Yeah but thats not whats changing the sound, I'm pretty sure its double tracking all parts that makes them sound quite weird.


----------



## Naren (Jul 31, 2008)

ire_works said:


> Well , you can definately hear him double his leads on Sound Of Perserverence , but on the parts he did on _Voice Of The Soul_ , he did octaves of the lead lines , so that might be what we're hearing.



No, I'm not talking about an octave difference or even a harmonized lead.

I saw a video of Death playing live and the second guitarist was playing rhythm guitar, he was playing the lead, and the solo was played with the same effect as on the album.

I do know what some people are saying about it sounding like a doubled lead, but it doesn't sound like a normal doubled lead. In fact, it doesn't sound really like a doubled lead at all. It has a little of that kind of a sound to it, but...

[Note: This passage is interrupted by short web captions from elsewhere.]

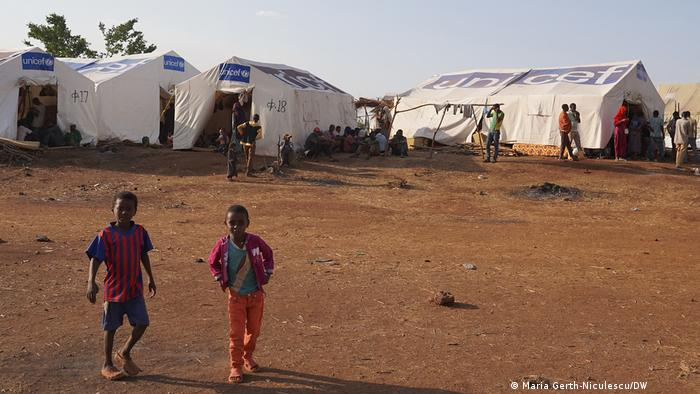 Two children posing for the camera in front of the tents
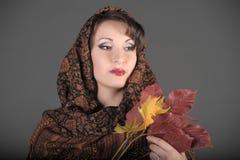 一名美丽的深色头发的妇女的画象有一条围巾的在她的头和秋叶 库存照片
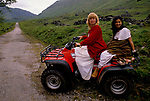 'CLAN, THE' SCOTLAND, A GROUP WHO SPEND THEIR WEEKENDS AT A CAMP IN GLEN CROE RECREATING THE LIFE OF A SCOTTISH CLAN BEFORE THE DEFEAT OF BONNIE PRINCE CHARLIE BY THE ENGLISH AT THE BATTLE OF CULLODEN IN 1746. DIANE DAVIDSON & THE CHIEF'S WIFE CARY RIDING TWO UP ON A QUAD BIKE. CARY WAS FIRST ATTRACTED BY THE CLAN'S CLOTHES & LATER THEIR PHILOSOPHY., 1989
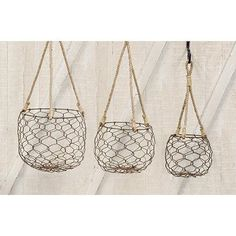 This set of 3 rounded wire baskets are fashioned from chicken wire and rope, and add a touch of rustic decor anywhere in your home or outside your house. They suspend from natural rope loop hangers an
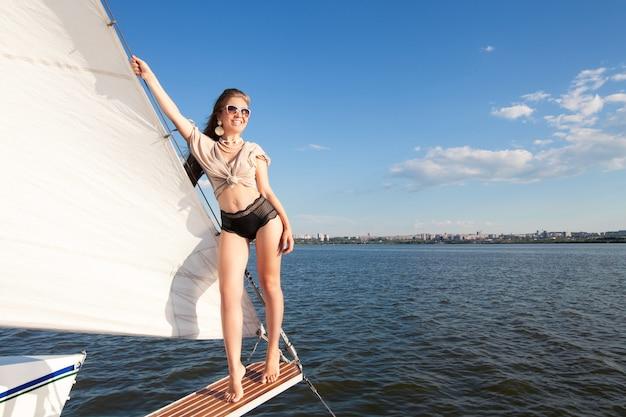 コピースペースと白い帆のスペースに対するヨットの女性。海とヨットで夏休みのコンセプトです。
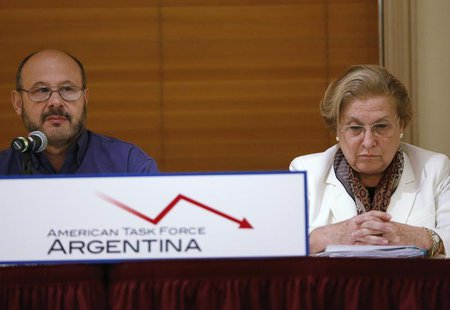Horacio Vazquez (L), 56, from Buenos Aires, speaks while Eva Geller, 66, from Uruguay, looks down with other pensioners during a news confer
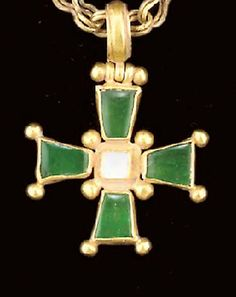 A BYZANTINE GOLD AND EMERALD PENDANT CROSS AND CHAIN Circa 5th-7th Century A.D. The cross with flaring arms radiating from a central square, a large granule between each arm and at each corner, a square section of mother-of-pearl bezel-set in the center, and emeralds set in each arm, a suspension loop above, the cross suspended on a figure-8 loop-in-loop chain with cruciform terminals formed of four large granules, ending in a modern hook and loop closure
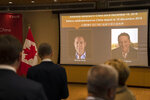 A video screen displays images of Canadians Michael Kovrig, left, and Michael Spavor at an event held in connection with the announcement of the sentence for Spavor at the Canadian Embassy in Beijing, Wednesday, Aug. 11, 2021. A Chinese court has sentenced Spavor to 11 years on spying charges in case linked to Huawei. (AP Photo/Mark Schiefelbein)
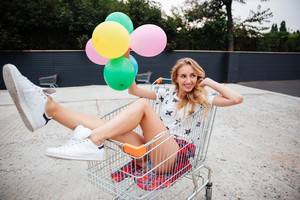 Beautiful blonde girl sitting in shopping cart and holding color balloons outdoors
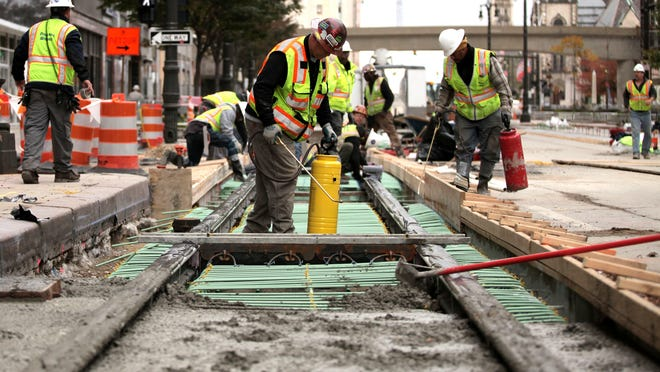 Workers prepare the next section to be poured at the M-1 Rail Project on Oct. 18 on Woodward and John R in Detroit.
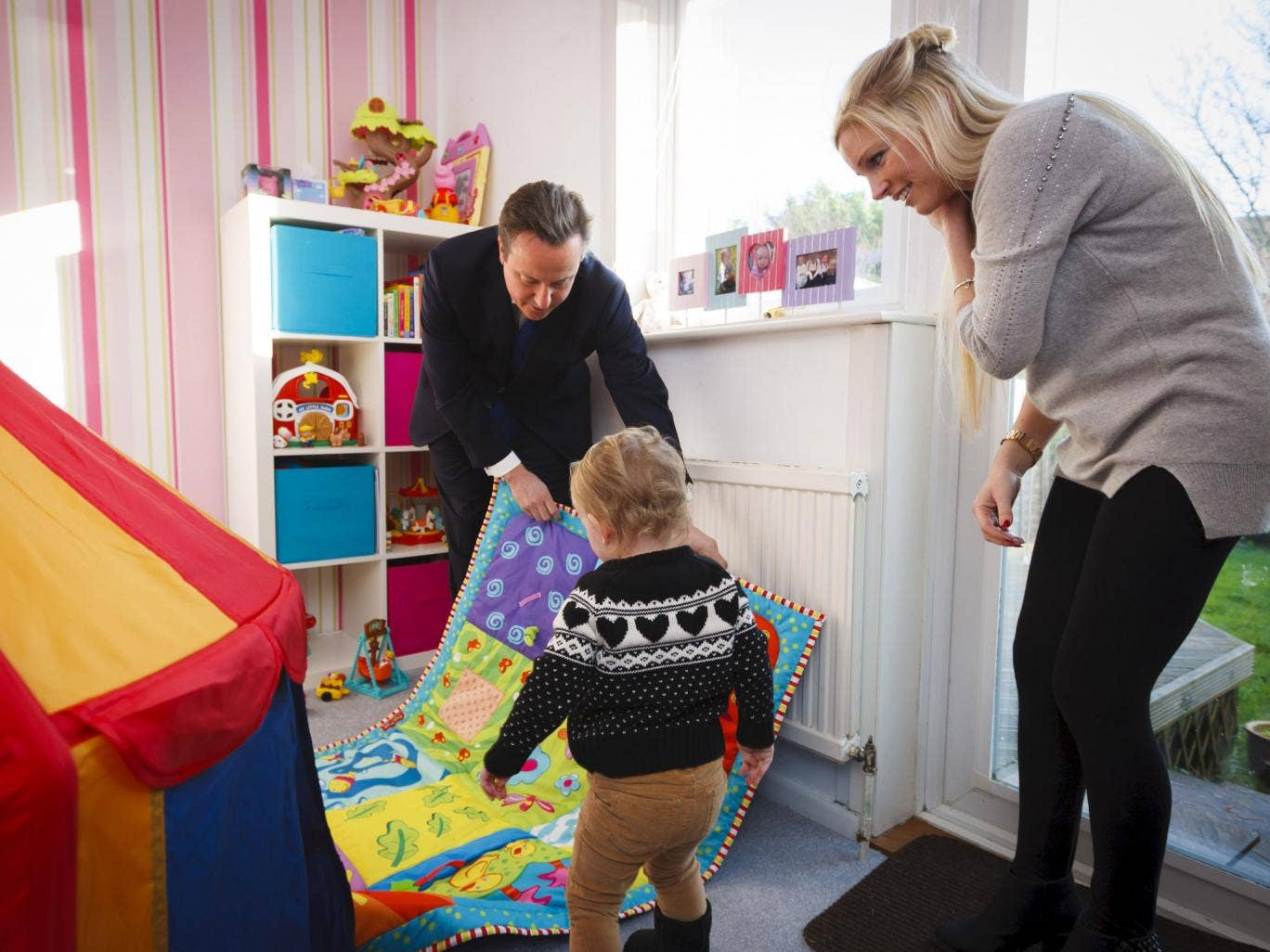 Prime Minister David Cameron with Sharon Ray and her daughter Maisie, 2, during a visit to her home in Southampton, Hampshire which she has bought through the government's Help to Buy scheme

I really wonder what it was. There are solos on the Death records that are harmonized, whether by octaves or other intervals, but that's definitely not what I'm talking about.


----------



## stuh84 (Jul 31, 2008)

Do you have any live examples, as I listened to a studio version of Trapped In A Corner, and that was definitely harmonized


----------



## Elysian (Jul 31, 2008)

i think chuck liked to use a slow, deep chorus on his leads...


----------



## Naren (Jul 31, 2008)

stuh84 said:


> Do you have any live examples, as I listened to a studio version of Trapped In A Corner, and that was definitely harmonized



I'd have to go find one, but maybe he was using a pedal that simulated that sound live, because the other guitarist was definitely just playing rhythm guitar. I don't know how else they'd do it.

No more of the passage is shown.